A study of bicyclists admitted to hospital emergency departments in Edmonton and Calgary, Canada, did not find a significant protective effect for using head- or tail lights, for retroreflective upper body clothing, nor for other reflective items for nighttime crashes. However, the sample size was small, and there was no apparent control for the riding environment or type of ambient/street lighting available (Hagel et al., 2014). A set of four on-road studies performed in Italy on a closed-circuit track found that relative detection performance of bicyclists with ECE/ONU 104 reflective tape applied to left and right posterior forks, seat post, and rear reflector was significantly better than the control condition (no reflective material; Costa et al., 2017). This difference was maintained under a variety of environment conditions (darkness with street lighting, darkness with no street lighting, and darkness with rain). However, further research is still needed to assess the effects of  types of conspicuity aids under different road environments and ambient and supplemental light conditions.

Another challenge is getting bicyclists to wear retro-reflective materials and use proper lighting and other conspicuity aids routinely (and appropriately). It is possible to obtain widespread use of lighting. Osberg et al. (1998) found nearly half of nighttime bicyclists in Paris used active lighting, compared to just 14% of Boston bicyclists, reflecting differences in laws, public health priorities, and perceived risk.

Evidence is unavailable about the effectiveness of  conspicuity promotional measures, or of laws requiring use of active lighting at increasing use. Raborn et al. (2008) suggest that increased enforcement of laws enhanced by coordinated communications and outreach efforts could heighten awareness among cyclists of the need for using proper lighting and the benefits of retroreflective materials at enhancing conspicuity. Logic suggests that if bicyclists are more noticeable, the frequency and severity of crashes would likely be reduced. With this goal in mind, certain local LEAs are engaging in community outreach and handing out bicycle safety lights rather than ticketing bicyclists.

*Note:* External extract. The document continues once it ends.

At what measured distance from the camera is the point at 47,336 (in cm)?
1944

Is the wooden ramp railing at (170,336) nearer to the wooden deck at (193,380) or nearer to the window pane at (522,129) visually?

Costs: Moderate costs are involved for communications and outreach and for law enforcement training to enforce active lighting laws. Conspicuity-enhancing gear, such as retroreflective wrist and ankle straps, or small active front and back lights, are sometimes distributed for free as part of school and community educational efforts. Additional costs for such materials are modest.

Time to implement: Brochures and flyers for a bicycle safety education campaign highlighting conspicuity can be created quickly. Often an extra line or two about rider conspicuity can be added to existing educational material and/or reinforced at community events. Several months can be taken up by designing, producing, and implementing the communications and outreach and law enforcement training for enforcing active lighting laws. See Section 3.3 for more on enforcement and available resources.